2 (28-ounce) cans whole peeled tomatoes
3 tablespoons extra-virgin olive oil
1 onion, chopped fine
2 garlic cloves, minced
2 teaspoons minced fresh oregano or ½ teaspoon dried
⅓ cup dry red wine
3 tablespoons chopped fresh basil
Salt and pepper
1. Drain tomatoes in fine-mesh strainer set over large bowl. Using hands, open tomatoes and remove and discard seeds and fibrous cores; let tomatoes drain, about 5 minutes. Reserve ¾ cup tomatoes separately. Reserve 2½ cups drained tomato juice; discard extra juice.
2. Heat 2 tablespoons oil in 12-inch skillet over medium heat until shimmering. Add onion and cook until softened and lightly browned, 5 to 7 minutes. Stir in garlic and oregano and cook until fragrant, about 30 seconds.
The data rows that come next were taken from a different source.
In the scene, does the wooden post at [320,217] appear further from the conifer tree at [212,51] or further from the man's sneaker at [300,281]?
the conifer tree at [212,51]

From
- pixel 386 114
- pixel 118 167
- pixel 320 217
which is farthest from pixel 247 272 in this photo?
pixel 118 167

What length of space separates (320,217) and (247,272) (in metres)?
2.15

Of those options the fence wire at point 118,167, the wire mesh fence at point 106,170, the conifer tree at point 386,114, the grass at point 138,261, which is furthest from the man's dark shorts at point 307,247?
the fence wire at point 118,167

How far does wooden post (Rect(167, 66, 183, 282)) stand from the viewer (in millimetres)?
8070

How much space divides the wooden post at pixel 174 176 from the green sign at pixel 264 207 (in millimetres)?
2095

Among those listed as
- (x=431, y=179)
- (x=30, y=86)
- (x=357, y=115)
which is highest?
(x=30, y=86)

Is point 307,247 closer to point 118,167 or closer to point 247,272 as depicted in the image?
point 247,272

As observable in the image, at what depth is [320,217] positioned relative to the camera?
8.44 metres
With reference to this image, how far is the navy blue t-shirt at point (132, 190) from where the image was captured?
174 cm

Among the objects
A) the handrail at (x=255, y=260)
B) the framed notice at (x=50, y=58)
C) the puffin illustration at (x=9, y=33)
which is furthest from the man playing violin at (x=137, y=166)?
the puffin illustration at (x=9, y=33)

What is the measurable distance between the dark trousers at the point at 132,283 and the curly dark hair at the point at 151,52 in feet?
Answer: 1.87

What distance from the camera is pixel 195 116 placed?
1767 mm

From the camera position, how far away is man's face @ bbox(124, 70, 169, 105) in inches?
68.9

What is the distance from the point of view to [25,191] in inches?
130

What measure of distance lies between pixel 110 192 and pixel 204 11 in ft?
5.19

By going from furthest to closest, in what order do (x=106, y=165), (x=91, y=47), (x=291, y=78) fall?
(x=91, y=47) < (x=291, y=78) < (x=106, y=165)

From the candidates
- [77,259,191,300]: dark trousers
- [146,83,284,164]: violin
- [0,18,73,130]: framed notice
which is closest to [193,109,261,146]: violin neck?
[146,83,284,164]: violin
Stir in remaining drained tomatoes and increase heat to medium-high. Cook, stirring often, until liquid has evaporated and tomatoes begin to brown and stick to pan, 10 to 12 minutes.
3. Stir in wine and cook until thick and syrupy, about 1 minute. Stir in reserved tomato juice, scraping up any browned bits. Bring to simmer and cook, stirring occasionally, until sauce is thickened, 8 to 10 minutes.
4. Transfer sauce to food processor, add reserved ¾ cup tomatoes, and pulse until slightly chunky, about 8 pulses. Return sauce to now-empty skillet, stir in basil and remaining 1 tablespoon oil, and season with salt, pepper, and sugar to taste. When tossing sauce with cooked pasta, add some pasta cooking water as needed to adjust consistency.